Now surrounded by the University of Rochester and busy city streets, it remains a serene location to remember loved ones and many notables like the founders of Bausch and Lomb; James Cunningham (manufacturer of carriages); Myron Holley (overseer of the Erie Canal construction); and abolitionists Isaac and Amy Post.
The first municipal cemetery in the country, Mount Hope was laid out by a professional landscaper on a 50-acre plot that has increased over the years to 196 acres. In addition to some lovely wooded hills, it also features unusual landforms known as kettles—shallow, sediment-filled bodies of water formed by retreating glaciers. Henry Greeley, who coined the term “Go West, young man!,” cited its natural beauty and “good carriage roads” whose 14 miles still can be traversed today.
Its management sometimes caused controversy, as in 1865 when detractors protested that the superintendent was cutting wood from hillsides to make more room for burials.

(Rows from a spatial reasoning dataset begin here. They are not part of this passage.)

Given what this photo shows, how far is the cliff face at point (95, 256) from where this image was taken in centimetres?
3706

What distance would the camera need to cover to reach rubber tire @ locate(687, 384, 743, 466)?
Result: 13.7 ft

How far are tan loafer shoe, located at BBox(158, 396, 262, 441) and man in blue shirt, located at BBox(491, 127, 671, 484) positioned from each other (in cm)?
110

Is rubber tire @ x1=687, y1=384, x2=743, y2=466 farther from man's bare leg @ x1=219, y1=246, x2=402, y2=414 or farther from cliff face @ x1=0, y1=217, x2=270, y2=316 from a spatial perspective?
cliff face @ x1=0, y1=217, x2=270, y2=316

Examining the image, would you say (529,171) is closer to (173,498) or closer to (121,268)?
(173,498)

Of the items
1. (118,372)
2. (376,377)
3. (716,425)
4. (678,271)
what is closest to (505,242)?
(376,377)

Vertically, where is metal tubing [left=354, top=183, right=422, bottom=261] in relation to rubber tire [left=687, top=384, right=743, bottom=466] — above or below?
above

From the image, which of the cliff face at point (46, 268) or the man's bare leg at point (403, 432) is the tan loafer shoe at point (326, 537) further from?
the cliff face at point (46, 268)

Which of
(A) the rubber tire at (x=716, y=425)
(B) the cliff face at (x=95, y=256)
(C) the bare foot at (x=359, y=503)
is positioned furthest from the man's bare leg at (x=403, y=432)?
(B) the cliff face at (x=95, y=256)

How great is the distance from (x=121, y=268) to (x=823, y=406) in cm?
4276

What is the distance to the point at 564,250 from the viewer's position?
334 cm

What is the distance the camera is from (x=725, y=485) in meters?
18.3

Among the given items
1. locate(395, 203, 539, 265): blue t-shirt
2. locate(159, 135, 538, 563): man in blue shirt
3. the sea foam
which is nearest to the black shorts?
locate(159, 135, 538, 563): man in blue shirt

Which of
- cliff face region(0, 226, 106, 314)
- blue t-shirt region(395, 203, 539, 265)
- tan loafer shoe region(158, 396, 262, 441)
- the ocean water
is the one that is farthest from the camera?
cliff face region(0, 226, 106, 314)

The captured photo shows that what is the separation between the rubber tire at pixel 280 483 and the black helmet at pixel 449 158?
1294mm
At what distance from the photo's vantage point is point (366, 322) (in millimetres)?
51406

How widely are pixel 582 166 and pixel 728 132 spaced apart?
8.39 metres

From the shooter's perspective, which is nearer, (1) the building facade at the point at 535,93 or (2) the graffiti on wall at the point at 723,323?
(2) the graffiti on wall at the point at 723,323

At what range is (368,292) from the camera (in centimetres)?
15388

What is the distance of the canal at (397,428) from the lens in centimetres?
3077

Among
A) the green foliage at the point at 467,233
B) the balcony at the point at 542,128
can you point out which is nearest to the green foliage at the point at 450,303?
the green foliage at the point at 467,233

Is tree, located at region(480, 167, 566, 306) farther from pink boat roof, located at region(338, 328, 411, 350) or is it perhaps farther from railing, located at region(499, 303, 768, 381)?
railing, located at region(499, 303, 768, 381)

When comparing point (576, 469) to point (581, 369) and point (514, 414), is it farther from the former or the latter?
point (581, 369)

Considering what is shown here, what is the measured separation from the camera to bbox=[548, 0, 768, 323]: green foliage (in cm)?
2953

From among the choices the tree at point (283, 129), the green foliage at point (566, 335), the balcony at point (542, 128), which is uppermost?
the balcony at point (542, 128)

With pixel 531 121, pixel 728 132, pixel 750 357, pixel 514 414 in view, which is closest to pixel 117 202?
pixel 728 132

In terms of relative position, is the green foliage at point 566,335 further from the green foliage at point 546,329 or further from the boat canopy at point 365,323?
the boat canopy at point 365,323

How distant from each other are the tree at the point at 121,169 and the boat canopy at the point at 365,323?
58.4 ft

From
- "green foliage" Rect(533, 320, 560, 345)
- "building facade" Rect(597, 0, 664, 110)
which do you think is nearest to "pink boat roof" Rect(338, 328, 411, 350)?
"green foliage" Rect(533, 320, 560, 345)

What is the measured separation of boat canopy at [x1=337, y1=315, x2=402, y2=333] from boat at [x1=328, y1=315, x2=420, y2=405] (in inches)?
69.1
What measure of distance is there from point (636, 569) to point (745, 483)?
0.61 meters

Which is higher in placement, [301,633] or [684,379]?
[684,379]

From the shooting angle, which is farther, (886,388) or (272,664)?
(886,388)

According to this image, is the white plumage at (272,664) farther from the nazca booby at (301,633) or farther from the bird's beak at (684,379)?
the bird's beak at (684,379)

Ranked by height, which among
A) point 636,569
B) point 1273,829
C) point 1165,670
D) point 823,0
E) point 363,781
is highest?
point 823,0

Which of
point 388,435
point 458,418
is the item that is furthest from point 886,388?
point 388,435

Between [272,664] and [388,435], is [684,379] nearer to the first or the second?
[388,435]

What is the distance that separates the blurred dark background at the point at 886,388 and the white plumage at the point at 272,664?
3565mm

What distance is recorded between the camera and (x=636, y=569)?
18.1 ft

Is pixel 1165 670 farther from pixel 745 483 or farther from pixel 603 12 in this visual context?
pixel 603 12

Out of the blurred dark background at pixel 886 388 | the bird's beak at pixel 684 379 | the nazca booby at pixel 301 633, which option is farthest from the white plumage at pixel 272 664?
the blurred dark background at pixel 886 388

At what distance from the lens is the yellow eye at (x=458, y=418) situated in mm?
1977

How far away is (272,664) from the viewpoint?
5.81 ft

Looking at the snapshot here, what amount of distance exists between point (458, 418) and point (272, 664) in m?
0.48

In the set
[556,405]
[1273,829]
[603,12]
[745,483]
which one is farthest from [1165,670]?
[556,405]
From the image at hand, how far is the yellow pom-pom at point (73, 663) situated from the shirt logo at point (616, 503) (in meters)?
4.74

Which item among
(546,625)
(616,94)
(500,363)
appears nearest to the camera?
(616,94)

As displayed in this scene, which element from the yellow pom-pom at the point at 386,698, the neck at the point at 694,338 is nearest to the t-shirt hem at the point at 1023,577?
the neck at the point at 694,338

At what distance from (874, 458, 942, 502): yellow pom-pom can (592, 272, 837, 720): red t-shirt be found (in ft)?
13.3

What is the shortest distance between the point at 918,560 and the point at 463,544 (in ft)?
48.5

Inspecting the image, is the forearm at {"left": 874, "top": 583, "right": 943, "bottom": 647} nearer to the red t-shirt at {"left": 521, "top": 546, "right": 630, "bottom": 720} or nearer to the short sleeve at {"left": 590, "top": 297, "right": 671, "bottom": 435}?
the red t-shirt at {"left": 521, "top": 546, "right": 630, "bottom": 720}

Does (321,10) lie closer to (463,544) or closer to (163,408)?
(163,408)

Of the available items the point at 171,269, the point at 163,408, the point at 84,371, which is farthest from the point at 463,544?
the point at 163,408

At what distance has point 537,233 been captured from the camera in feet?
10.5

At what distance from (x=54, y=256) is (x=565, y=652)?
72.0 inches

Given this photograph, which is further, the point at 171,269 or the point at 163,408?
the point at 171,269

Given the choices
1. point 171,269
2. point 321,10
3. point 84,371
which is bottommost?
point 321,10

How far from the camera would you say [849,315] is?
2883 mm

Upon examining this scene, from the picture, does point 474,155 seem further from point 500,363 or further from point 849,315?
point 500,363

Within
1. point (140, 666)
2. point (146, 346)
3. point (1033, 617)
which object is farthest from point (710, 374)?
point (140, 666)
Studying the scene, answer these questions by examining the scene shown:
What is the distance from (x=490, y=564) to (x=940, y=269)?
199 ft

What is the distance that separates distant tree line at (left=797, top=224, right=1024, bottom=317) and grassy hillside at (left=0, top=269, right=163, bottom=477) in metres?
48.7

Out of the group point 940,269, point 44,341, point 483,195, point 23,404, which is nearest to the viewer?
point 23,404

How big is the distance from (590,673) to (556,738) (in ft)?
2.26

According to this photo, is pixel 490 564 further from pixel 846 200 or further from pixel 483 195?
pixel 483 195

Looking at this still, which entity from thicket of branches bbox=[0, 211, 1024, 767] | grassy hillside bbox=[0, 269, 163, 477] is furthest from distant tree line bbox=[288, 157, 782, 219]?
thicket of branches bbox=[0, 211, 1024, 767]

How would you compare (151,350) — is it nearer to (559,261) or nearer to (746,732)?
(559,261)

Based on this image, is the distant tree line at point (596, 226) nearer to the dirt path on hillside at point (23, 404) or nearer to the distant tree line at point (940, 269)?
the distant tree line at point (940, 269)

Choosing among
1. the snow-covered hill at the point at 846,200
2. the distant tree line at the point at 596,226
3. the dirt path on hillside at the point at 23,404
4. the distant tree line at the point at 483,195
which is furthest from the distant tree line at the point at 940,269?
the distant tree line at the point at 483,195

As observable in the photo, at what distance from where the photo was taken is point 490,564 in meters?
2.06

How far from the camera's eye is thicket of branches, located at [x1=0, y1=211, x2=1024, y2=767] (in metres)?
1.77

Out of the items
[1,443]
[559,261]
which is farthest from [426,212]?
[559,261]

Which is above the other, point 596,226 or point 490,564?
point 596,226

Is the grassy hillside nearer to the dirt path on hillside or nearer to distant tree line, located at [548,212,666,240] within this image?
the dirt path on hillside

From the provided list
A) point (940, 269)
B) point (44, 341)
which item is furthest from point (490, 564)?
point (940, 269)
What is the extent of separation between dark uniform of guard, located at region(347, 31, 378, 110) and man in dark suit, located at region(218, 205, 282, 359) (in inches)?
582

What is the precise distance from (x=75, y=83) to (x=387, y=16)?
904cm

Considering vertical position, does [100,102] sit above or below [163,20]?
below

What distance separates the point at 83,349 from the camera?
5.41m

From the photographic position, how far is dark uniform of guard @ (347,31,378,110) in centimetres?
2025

But later historian Jane Marsh Parker gave this affirming summary of his management, which included such activities as:
“hunting down the alleged ghost that occasionally terrifies workmen, ejecting a troublesome trespasser, anticipating grave robbers, and… [for those] fearing that their dead might be buried alive, visiting the coffin during the night in the warm chapel where it was permitted to remain.”
Mount Hope Cemetery is a fitting place to remember Susan B. Anthony, her sisters who voted with her, and her friend in reform, Frederick Douglass.